January 3, 2005

Can I Still Mock the "Lasers"?

Ok, so a story came out that DHS's latest superthreat was terrorist "lasers" that would be used to blind pilots and crash airliners. This warning was mocked by me. Then a series of rather scary headlines appear. I begin to feel rather bad over mocking our hardworking denizens of national security. But just when I'm about to embrace the fear-mongering, this timely article arrives from Salon's resident Pilot/Columnist:

Hitting two pilots squarely in the face through the refractive, wraparound windshield of a cockpit would be extremely difficult and entail a substantial amount of luck, and a temporarily or partially blinded crew would still have the means to stabilize a climbing or descending airplane. Surviving even a worst-case attack would be challenging, but not impossible.
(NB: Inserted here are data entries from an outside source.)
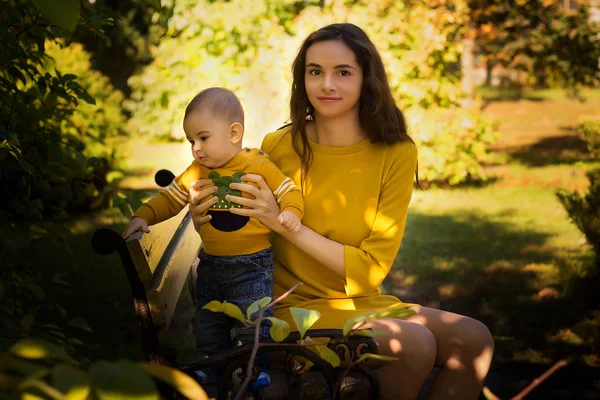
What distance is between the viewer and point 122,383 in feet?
3.32

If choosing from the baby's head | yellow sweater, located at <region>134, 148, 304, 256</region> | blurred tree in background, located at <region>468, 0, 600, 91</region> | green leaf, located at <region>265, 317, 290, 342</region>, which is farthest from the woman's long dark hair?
blurred tree in background, located at <region>468, 0, 600, 91</region>

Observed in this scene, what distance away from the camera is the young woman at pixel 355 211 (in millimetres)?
2701

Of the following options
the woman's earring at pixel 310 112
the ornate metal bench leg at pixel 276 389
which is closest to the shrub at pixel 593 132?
the woman's earring at pixel 310 112

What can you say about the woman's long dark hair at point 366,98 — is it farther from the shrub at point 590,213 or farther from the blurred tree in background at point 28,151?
the shrub at point 590,213

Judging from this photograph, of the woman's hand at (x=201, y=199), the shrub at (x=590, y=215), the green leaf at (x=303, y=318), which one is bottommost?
the shrub at (x=590, y=215)

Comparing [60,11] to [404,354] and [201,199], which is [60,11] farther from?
[404,354]

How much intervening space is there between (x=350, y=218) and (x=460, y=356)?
62 centimetres

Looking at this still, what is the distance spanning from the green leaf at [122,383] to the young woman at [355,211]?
1.57 metres

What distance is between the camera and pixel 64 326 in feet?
18.8

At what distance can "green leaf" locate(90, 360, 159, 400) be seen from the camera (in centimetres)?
100

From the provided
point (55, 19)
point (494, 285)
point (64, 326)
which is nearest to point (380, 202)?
point (55, 19)

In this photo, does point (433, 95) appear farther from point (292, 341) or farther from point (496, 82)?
point (496, 82)

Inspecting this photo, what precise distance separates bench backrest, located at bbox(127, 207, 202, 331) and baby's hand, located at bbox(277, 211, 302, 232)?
434 millimetres

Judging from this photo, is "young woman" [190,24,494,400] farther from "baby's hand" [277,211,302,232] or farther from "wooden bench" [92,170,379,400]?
"wooden bench" [92,170,379,400]
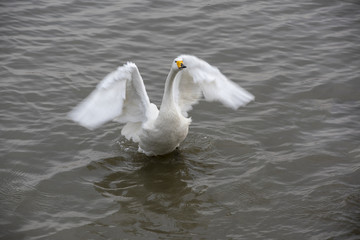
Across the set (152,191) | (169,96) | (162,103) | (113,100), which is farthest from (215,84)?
(152,191)

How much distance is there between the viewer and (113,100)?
23.5 ft

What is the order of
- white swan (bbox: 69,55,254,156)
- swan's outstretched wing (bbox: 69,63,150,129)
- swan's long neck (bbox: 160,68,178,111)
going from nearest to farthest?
swan's outstretched wing (bbox: 69,63,150,129), white swan (bbox: 69,55,254,156), swan's long neck (bbox: 160,68,178,111)

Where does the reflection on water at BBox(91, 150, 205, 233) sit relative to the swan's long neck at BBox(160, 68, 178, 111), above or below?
below

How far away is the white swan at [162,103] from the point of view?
7008mm

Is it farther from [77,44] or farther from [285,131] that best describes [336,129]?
[77,44]

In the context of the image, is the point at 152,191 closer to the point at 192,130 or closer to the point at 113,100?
the point at 113,100

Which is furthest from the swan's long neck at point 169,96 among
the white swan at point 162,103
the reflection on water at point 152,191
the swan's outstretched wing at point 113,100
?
the reflection on water at point 152,191

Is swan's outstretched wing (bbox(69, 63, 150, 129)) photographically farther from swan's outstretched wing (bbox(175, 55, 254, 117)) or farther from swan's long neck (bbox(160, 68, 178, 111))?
swan's outstretched wing (bbox(175, 55, 254, 117))

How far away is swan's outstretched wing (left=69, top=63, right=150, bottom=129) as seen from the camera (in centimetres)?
682

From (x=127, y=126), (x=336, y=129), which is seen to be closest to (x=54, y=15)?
(x=127, y=126)

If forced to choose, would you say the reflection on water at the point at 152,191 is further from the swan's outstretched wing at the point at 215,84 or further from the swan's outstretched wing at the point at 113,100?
the swan's outstretched wing at the point at 215,84

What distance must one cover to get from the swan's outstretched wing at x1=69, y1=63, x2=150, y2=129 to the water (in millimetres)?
895

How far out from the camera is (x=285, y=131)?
853 cm

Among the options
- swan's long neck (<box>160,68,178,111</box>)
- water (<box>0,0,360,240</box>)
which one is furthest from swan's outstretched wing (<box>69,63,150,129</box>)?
water (<box>0,0,360,240</box>)
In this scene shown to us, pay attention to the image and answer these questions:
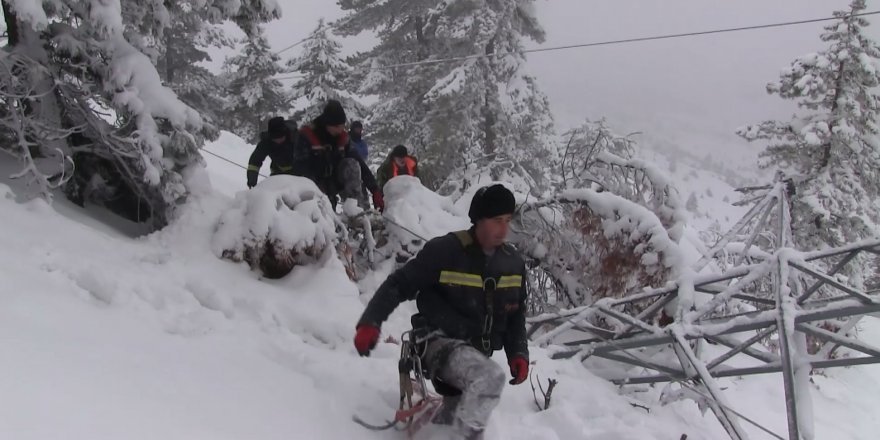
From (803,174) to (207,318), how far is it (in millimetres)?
18794

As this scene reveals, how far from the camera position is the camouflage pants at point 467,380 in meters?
3.31

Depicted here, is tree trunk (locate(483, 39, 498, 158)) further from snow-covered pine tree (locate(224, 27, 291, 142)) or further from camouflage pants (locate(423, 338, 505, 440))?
camouflage pants (locate(423, 338, 505, 440))

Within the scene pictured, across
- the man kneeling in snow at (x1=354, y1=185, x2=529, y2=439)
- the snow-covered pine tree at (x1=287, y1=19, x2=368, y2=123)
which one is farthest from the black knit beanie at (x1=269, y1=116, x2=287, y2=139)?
the snow-covered pine tree at (x1=287, y1=19, x2=368, y2=123)

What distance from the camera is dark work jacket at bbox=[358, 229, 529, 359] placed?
348cm

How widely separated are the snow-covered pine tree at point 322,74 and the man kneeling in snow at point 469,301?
1730 cm

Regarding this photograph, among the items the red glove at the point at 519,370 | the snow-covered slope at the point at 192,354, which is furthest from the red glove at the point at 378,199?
the red glove at the point at 519,370

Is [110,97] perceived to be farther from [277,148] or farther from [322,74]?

To accept the proposition that terrorists are behind these events is to assume that gangs of al-Qaida operatives are hunkered down in neighborhoods throughout America, openly risking capture in their attempts to test out obvious, traceable devices that even when used accurately are exceptionally unlikely to bring forth an accident. I submit that terrorists do not undertake operations with such high probabilities of exposure and failure. They have little to gain and everything to lose. With respect to bang for the buck, why waste time with lasers when you could hide in a patch of trees with an assault rifle and inflict greater damage?



I shall now resume mocking the terrorist "lasers."